Association œuvrant pour l’insertion des personnes exilées à Lyon, Tissu solidaire a décidé de repenser ses programmes à destination des migrants et de ses bénévoles.

Créée en 2016 par Flora Vidal Marron et deux anciennes camarades de l’IAE, Tissu solidaire s’est donnée pour mission de créer du lien entre migrants et locaux, via des ateliers de couture/maroquinerie deux fois par semaine et un atelier culturel par mois. 300 de ces ateliers ont ainsi été organisés, au profit de 2500 personnes à ce jour.

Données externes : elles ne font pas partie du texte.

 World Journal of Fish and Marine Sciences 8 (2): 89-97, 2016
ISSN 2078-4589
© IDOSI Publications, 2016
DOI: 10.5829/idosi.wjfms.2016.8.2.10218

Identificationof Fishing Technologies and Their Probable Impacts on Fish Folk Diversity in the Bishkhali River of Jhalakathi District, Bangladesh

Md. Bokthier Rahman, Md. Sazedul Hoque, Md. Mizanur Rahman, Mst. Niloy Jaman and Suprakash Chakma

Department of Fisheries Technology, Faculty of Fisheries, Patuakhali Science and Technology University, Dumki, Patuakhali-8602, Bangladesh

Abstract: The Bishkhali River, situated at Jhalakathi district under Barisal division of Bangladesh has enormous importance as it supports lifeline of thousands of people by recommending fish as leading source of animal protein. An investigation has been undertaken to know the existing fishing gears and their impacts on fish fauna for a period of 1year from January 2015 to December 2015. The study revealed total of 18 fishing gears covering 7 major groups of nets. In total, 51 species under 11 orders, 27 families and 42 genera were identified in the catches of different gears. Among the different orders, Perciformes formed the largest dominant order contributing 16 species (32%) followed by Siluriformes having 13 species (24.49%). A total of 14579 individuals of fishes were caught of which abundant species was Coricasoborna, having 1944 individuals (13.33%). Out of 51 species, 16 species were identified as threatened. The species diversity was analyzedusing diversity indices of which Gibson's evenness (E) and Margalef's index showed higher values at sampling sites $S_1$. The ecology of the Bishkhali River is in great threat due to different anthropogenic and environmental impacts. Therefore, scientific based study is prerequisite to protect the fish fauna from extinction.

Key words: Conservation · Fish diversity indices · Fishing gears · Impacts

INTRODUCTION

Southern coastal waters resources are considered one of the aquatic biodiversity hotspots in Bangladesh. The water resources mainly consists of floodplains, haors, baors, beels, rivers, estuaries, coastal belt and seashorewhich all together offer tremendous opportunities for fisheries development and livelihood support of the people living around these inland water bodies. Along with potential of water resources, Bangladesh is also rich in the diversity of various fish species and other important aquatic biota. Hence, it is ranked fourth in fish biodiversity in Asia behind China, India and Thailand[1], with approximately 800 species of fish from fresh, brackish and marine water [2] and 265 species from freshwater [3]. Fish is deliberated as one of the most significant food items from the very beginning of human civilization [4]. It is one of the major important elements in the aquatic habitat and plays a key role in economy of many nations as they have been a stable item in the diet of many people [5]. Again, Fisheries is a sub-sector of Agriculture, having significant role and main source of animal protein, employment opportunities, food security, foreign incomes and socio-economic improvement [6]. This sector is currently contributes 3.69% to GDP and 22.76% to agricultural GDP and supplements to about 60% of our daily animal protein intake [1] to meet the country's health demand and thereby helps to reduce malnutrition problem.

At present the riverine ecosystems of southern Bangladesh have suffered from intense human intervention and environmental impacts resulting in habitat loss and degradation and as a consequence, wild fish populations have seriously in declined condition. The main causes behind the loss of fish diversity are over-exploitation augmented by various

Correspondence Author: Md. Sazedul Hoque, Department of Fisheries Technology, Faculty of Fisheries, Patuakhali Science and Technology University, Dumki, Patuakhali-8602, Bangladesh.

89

Durant ces ateliers couture, les participants confectionnent coussins, sacs à dos et pochettes / Photo Tissu solidaire

Flora a eu l’idée d’utiliser la couture après une visite dans un centre lyonnais de demandeurs d’asile, à son retour de 18 mois à l’étranger. « Il s’agit du savoir-faire le plus répandu. Et notamment parmi les hommes, qui sont 70% des participants aux ateliers. C’est interculturel et intergénérationnel. Du coup, cela place les migrants dans une relation différente avec les locaux, où ils ont des choses à transmettre. Donc on arrive à créer une réelle communauté, avec des personnes qui se rencontrent et s’apportent mutuellement. » Durant ces ateliers, les participants confectionnent coussins, sacs à dos et pochettes à partir de tissue de récupération ou de dons essentiellement.

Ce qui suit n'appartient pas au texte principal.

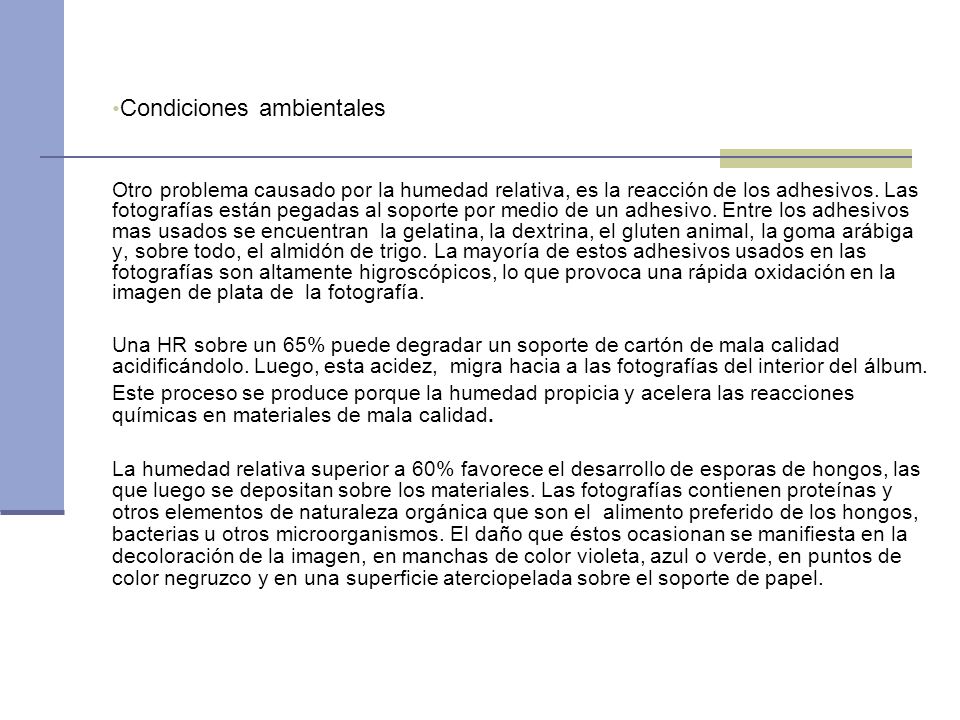 •Condiciones ambientales

Otro problema causado por la humedad relativa, es la reacción de los adhesivos. Las fotografías están pegadas al soporte por medio de un adhesivo. Entre los adhesivos mas usados se encuentran la gelatina, la dextrina, el gluten animal, la goma arábiga y, sobre todo, el almidón de trigo. La mayoría de estos adhesivos usados en las fotografías son altamente higroscópicos, lo que provoca una rápida oxidación en la imagen de plata de la fotografía.

Una HR sobre un 65% puede degradar un soporte de cartón de mala calidad acidificándolo. Luego, esta acidez, migra hacia a las fotografías del interior del álbum.

Este proceso se produce porque la humedad propicia y acelera las reacciones químicas en materiales de mala calidad.

La humedad relativa superior a 60% favorece el desarrollo de esporas de hongos, las que luego se depositan sobre los materiales. Las fotografías contienen proteínas y otros elementos de naturaleza orgánica que son el alimento preferido de los hongos, bacterias u otros microorganismos. El daño que éstos ocasionan se manifiesta en la decoloración de la imagen, en manchas de color violeta, azul o verde, en puntos de color negruzco y en una superficie aterciopelada sobre el soporte de papel.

Des programmes pour les migrants et les aspirants bénévoles

Pour aller plus loin, Tissu solidaire a décidé de repenser ces programmes de formation historiques. Le premier est un parcours de remobilisation professionnelle pour faciliter l’insertion par l’emploi des migrants, demandeurs d’asile, réfugiés et sans-papiers. Intitulé Appren[tisseurs], il accompagne le bénéficiaire pendant 3 mois, avec 240 heures de formation. Français langue étrangère, couture, numérique, mobilité, vivre ensemble, employabilité et accompagnement individualisé à l’emploi sont au programme. La dernière réunion d’information se tiendra le 11 mars, avant le lancement à la fin du mois.

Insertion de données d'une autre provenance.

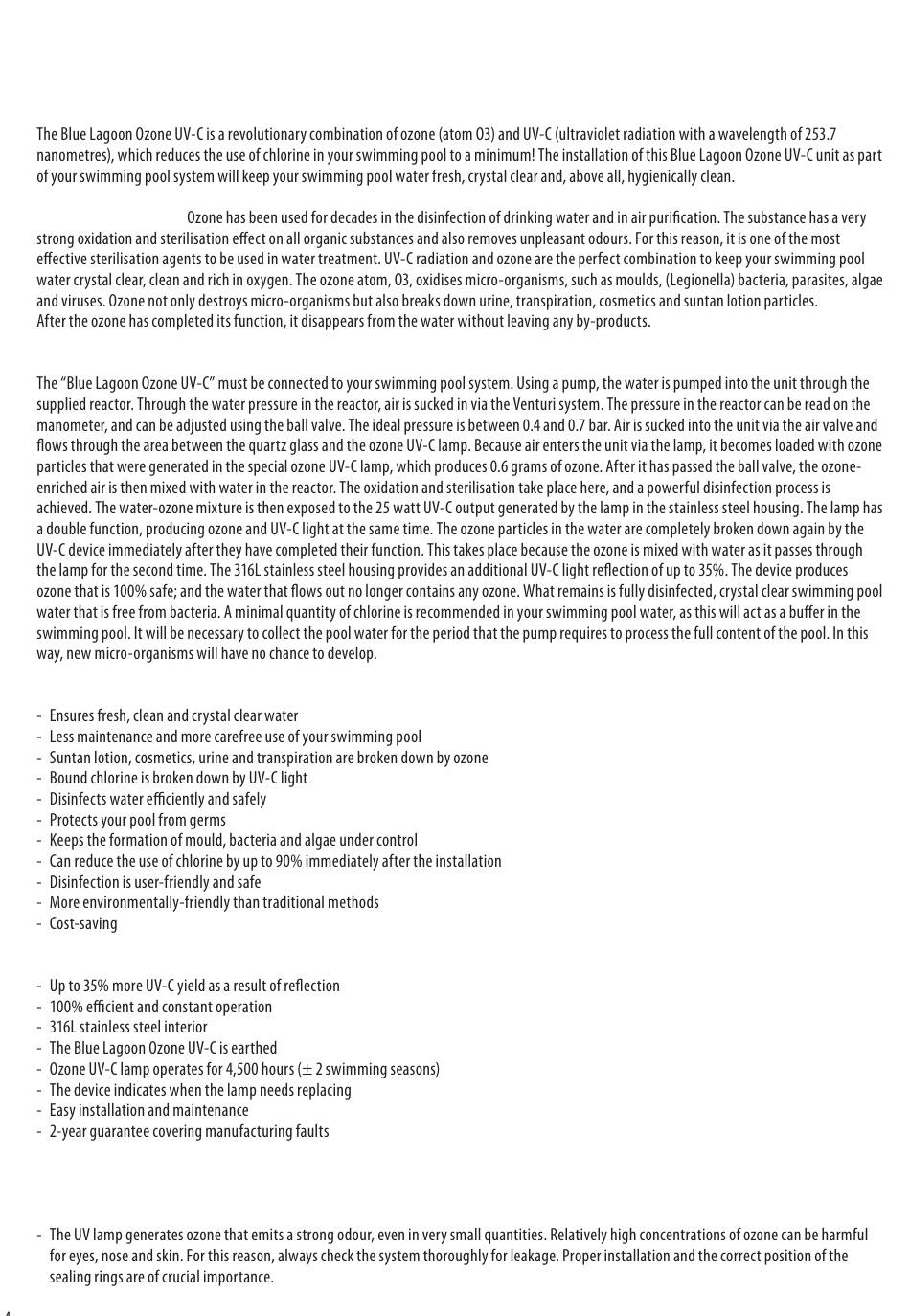 The Blue Lagoon Ozone UV-C is a revolutionary combination of ozone (atom O3) and UV-C (ultraviolet radiation with a wavelength of 253.7 nanometres), which reduces the use of chlorine in your swimming pool to a minimum! The installation of this Blue Lagoon Ozone UV-C unit as part of your swimming pool system will keep your swimming pool water fresh, crystal clear and, above all, hygienically clean.

Ozone has been used for decades in the disinfection of drinking water and in air purification. The substance has a very strong oxidation and sterilisation effect on all organic substances and also removes unpleasant odours. For this reason, it is one of the most effective sterilisation agents to be used in water treatment. UV-C radiation and ozone are the perfect combination to keep your swimming pool water crystal clear, clean and rich in oxygen. The ozone atom, O3, oxidises micro-organisms, such as moulds, (Legionella) bacteria, parasites, algae and viruses. Ozone not only destroys micro-organisms but also breaks down urine, transpiration, cosmetics and suntan lotion particles.
After the ozone has completed its function, it disappears from the water without leaving any by-products.

The “Blue Lagoon Ozone UV-C” must be connected to your swimming pool system. Using a pump, the water is pumped into the unit through the supplied reactor. Through the water pressure in the reactor, air is sucked in via the Venturi system. The pressure in the reactor can be read on the manometer, and can be adjusted using the ball valve. The ideal pressure is between 0.4 and 0.7 bar. Air is sucked into the unit via the air valve and flows through the area between the quartz glass and the ozone UV-C lamp. Because air enters the unit via the lamp, it becomes loaded with ozone particles that were generated in the special ozone UV-C lamp, which produces 0.6 grams of ozone. After it has passed the ball valve, the ozone-enriched air is then mixed with water in the reactor. The oxidation and sterilisation take place here, and a powerful disinfection process is achieved. The water-ozone mixture is then exposed to the 25 watt UV-C output generated by the lamp in the stainless steel housing. The lamp has a double function, producing ozone and UV-C light at the same time. The ozone particles in the water are completely broken down again by the UV-C device immediately after they have completed their function. This takes place because the ozone is mixed with water as it passes through the lamp for the second time. The 316L stainless steel housing provides an additional UV-C light reflection of up to 35%. The device produces ozone that is 100% safe; and the water that flows out no longer contains any ozone. What remains is fully disinfected, crystal clear swimming pool water that is free from bacteria. A minimal quantity of chlorine is recommended in your swimming pool water, as this will act as a buffer in the swimming pool. It will be necessary to collect the pool water for the period that the pump requires to process the full content of the pool. In this way, new micro-organisms will have no chance to develop.

- Ensures fresh, clean and crystal clear water
- Less maintenance and more carefree use of your swimming pool
- Suntan lotion, cosmetics, urine and transpiration are broken down by ozone
- Bound chlorine is broken down by UV-C light
- Disinfects water efficiently and safely
- Protects your pool from germs
- Keeps the formation of mould, bacteria and algae under control
- Can reduce the use of chlorine by up to 90% immediately after the installation
- Disinfection is user-friendly and safe
- More environmentally-friendly than traditional methods
- Cost-saving

- Up to 35% more UV-C yield as a result of reflection
- 100% efficient and constant operation
- 316L stainless steel interior
- The Blue Lagoon Ozone UV-C is earthed
- Ozone UV-C lamp operates for 4,500 hours (± 2 swimming seasons)
- The device indicates when the lamp needs replacing
- Easy installation and maintenance
- 2-year guarantee covering manufacturing faults

- The UV lamp generates ozone that emits a strong odour, even in very small quantities. Relatively high concentrations of ozone can be harmful for eyes, nose and skin. For this reason, always check the system thoroughly for leakage. Proper installation and the correct position of the sealing rings are of crucial importance.

4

La couture est le savoir-faire parmi les migrants, notamment chez les hommes/ Photo Tissu solidaire

En parallèle, les personnes désirant s’engager peuvent rejoindre le programme Bâ[tisseurs]. Il s’agit d’aider et outiller de futurs bénévoles pendant 3 mois, à raison de 24 heures de formation. « Le but est d’utiliser la couture comme outil de médiation sociale et proposer des contenus qui favorisent l’employabilité et la montée en compétences des personnes exilées. Le programme prévoit une sensibilisation à l’économie sociale et solidaire et son éco-système à Lyon, l’interculturalité ou encore la cause des exilés. Chaque participant sera référent d’un apprentiseur. » Le programme démarre le 29 mars. A la clé, apprentisseurs et bâtisseurs sont invités à participer à un festival le 21 juin, pour transmettre les savoir-faire.

Une formation en cuisine pour les femmes

Basée à Villeurbanne, l’association emploie 7 salariés depuis 2019. Elle se finance par des subventions et la vente des produits des ateliers. La structure essaime à Annecy et ambitionne de faire de même à Valence. Le 8 mars, elle lancera son programme Des étoiles et des femmes, formation d’excellence destinée aux femmes des quartiers prioritaires, via un CAP en alternance avec des grands chefs. Une réunion d’information se tiendra à la cité de la gastronomie.